Not sure how to store ricotta cheese, or how long does it last? You’re in the right place.
In this article, we talk all about ricotta: storage practices, shelf life, and signs of going bad. If you need to learn a bit about any of these, read on.
How To Store Ricotta Cheese
I think it goes without saying that you should refrigerate ricotta. And to help it last as long as possible, avoid leaving it out at room temperature. That means:
- chucking ricotta into the fridge as soon as you return home
- if you’re using only a portion, scoop it (using a clean spoon!) and put the rest immediately into the refrigerator
When it comes to open ricotta, make sure it stays sealed. This way, it doesn’t pick up any smells, dry out, or get contaminated by any microorganisms that might be on other foods.
To take care of that, you can either use the original container (if it’s resealable like mine) or use a food container. Either gets the job done.
Last but not least, let’s talk about freezing ricotta.
Generally speaking, most producers don’t recommend freezing ricotta cheese ([LC]), because it changes its texture. The once-smooth cheese becomes crumbly, and that’s no good for most uses. The only exception is cooked dishes, where those changes don’t matter that much.
If you’re going to use the ricotta in a cooked recipe (e.g., pancakes), feel free to freeze it in an airtight container. The change in the quality of the final dish should be none at best and subtle at worst.
How Long Does Ricotta Cheese Last?
The shelf life of ricotta cheese is around two weeks or three to five days past the date on the label. After you open the container, finish the leftovers within five to seven days. If you need more time, freeze the cheese.
That’s the essence, let’s get into the details.
And there’s always a date on the label that’s quite helpful in determining how long the ricotta will keep.
If you (and the supermarket) did everything right when it comes to storage, ricotta should stay perfectly fine for up to three to five days past that date. That’s about the max I would expect.
Like with all dairy products, if it was mishandled in storage, ricotta can go bad even before its date.

### Extracted data

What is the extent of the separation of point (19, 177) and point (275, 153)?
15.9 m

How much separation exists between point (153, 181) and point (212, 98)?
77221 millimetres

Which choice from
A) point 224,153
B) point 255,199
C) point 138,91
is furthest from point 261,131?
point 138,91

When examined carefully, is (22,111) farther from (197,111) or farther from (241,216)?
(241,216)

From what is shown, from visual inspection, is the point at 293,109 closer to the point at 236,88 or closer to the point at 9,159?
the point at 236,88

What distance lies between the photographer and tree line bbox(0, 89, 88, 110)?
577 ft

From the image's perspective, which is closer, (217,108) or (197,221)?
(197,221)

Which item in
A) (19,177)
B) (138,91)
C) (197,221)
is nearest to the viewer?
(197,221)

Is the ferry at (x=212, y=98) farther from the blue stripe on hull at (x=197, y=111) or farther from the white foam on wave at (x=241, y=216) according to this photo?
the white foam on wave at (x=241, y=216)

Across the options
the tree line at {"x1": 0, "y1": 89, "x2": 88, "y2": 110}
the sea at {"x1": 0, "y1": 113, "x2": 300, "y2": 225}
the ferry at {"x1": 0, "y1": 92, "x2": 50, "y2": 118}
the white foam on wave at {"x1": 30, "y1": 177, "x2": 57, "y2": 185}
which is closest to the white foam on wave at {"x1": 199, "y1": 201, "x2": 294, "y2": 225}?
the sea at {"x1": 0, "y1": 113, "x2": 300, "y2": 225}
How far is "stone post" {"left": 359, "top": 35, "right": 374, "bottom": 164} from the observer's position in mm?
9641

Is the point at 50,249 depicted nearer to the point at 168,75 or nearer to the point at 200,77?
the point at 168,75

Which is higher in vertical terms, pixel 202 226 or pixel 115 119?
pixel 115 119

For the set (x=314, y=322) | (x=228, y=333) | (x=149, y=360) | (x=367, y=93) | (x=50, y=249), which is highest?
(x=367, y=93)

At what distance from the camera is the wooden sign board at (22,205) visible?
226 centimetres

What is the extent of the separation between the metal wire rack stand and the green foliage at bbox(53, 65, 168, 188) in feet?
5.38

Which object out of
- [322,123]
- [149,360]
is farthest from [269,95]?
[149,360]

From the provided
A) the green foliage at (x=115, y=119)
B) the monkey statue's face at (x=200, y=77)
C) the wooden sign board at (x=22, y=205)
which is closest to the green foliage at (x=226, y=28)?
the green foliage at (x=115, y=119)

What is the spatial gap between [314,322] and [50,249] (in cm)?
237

### To be done
A. Answer these questions using the ricotta article.
(i) What should you use when scooping out only a portion of ricotta?
(ii) How does freezing change the texture of ricotta?
(iii) Within how many days should the leftovers be finished once the container is opened?
B. Output the portion of the ricotta article between "The shelf life" and "I would expect.", inclusive.

### Results for the exercise
A.
(i) A clean spoon.
(ii) The once-smooth cheese becomes crumbly.
(iii) Within five to seven days.

B.
The shelf life of ricotta cheese is around two weeks or three to five days past the date on the label. After you open the container, finish the leftovers within five to seven days. If you need more time, freeze the cheese.
That’s the essence, let’s get into the details.
And there’s always a date on the label that’s quite helpful in determining how long the ricotta will keep.
If you (and the supermarket) did everything right when it comes to storage, ricotta should stay perfectly fine for up to three to five days past that date. That’s about the max I would expect.